* _Work instructions_
**a.** From the passage on microenterprises, quote the text starting with "That their body" and going on through "in the background.".
**b.** Answer these questions from the passage on microenterprises:
(i) According to the passage, what assumption is built into most job descriptions?
(ii) If not a failure of character, what does the passage call it?
(iii) What is the flexibility of microenterprises often misunderstood as?

* _Passage provided_
****
There is an assumption built into most job descriptions: that a person’s life is stable enough to be ignored.
That they will arrive on time, every time.
That their body will cooperate.
That their mind will be clear.
That their housing, transport, health, paperwork, and relationships will hold steady in the background.
For many people, that assumption simply isn’t true.
Some live with chronic illness or disability.
Some carry trauma that flares unpredictably.
Some are caring for others.
Some are rebuilding after homelessness, incarceration, or long periods of exclusion.
This is not a failure of character.
It is a mismatch of design.
Microenterprises work because they bend. They allow work to fit around life, rather than demanding life collapse around work. Hours can change. Output can pause. Pace can slow. Ownership stays close.
This flexibility is often misunderstood as weakness. In reality, it is what makes the work possible at all.
When people say, “Why don’t they just get a job?”, the better question is:
What kind of work would actually fit the life they are living right now?
****
* _Supplied material_
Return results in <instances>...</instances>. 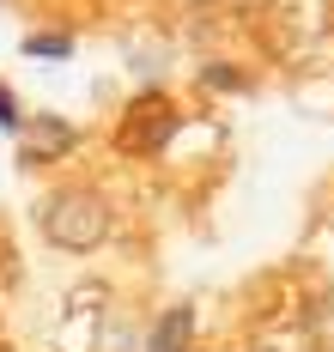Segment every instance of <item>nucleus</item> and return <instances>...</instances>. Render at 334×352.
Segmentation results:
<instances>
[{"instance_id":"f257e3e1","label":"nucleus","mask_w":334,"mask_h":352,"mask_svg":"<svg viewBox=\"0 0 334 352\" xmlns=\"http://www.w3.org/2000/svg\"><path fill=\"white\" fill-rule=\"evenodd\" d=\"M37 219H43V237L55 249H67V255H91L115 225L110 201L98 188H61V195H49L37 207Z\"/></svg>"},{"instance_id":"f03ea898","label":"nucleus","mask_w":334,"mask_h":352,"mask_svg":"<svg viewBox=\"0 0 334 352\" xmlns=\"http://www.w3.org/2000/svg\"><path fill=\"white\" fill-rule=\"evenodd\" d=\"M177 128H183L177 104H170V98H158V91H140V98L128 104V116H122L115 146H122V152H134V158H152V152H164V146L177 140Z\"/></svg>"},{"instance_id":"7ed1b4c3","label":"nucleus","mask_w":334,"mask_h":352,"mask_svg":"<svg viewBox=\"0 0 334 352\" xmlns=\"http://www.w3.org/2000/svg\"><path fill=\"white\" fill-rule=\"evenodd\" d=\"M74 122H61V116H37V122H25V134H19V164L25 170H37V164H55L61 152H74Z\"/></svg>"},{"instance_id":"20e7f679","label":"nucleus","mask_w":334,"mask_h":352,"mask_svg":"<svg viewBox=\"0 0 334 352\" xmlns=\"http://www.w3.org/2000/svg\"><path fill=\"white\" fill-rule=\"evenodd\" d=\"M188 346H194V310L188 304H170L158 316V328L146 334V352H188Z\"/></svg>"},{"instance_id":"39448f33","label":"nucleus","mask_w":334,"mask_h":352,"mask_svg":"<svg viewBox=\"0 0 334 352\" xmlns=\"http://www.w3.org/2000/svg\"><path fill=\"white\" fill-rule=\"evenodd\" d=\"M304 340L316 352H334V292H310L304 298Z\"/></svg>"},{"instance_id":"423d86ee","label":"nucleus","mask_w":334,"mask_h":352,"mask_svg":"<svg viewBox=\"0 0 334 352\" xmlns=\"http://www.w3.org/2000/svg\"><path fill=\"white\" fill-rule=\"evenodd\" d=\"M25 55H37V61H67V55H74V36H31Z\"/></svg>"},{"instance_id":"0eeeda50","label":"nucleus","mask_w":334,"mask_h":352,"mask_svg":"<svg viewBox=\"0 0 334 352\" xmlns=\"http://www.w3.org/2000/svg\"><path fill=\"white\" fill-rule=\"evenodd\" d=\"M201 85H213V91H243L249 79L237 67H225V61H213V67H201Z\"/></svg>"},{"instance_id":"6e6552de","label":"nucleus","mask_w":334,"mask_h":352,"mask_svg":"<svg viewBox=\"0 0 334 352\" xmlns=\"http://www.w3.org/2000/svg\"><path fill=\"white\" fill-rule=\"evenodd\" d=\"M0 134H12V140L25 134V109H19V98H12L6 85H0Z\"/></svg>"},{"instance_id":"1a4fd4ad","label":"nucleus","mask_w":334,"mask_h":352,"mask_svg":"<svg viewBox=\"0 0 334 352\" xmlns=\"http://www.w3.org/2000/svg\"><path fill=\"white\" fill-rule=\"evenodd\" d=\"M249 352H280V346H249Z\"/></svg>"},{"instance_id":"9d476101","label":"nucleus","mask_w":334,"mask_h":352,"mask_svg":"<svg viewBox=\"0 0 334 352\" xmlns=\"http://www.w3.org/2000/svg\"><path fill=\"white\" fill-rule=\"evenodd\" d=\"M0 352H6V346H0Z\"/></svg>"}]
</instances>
****
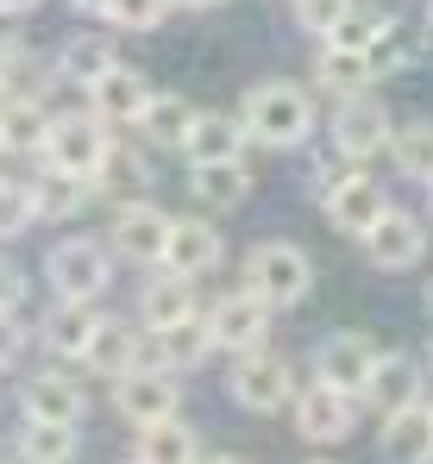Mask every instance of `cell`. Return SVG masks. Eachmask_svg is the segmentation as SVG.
****
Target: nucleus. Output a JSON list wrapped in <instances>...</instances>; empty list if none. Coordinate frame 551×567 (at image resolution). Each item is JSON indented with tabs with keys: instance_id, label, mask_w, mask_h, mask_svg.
****
* _Solutions to the problems_
**a.**
That their body will cooperate.
That their mind will be clear.
That their housing, transport, health, paperwork, and relationships will hold steady in the background.

**b.**
(i) That a person's life is stable enough to be ignored.
(ii) A mismatch of design.
(iii) Weakness.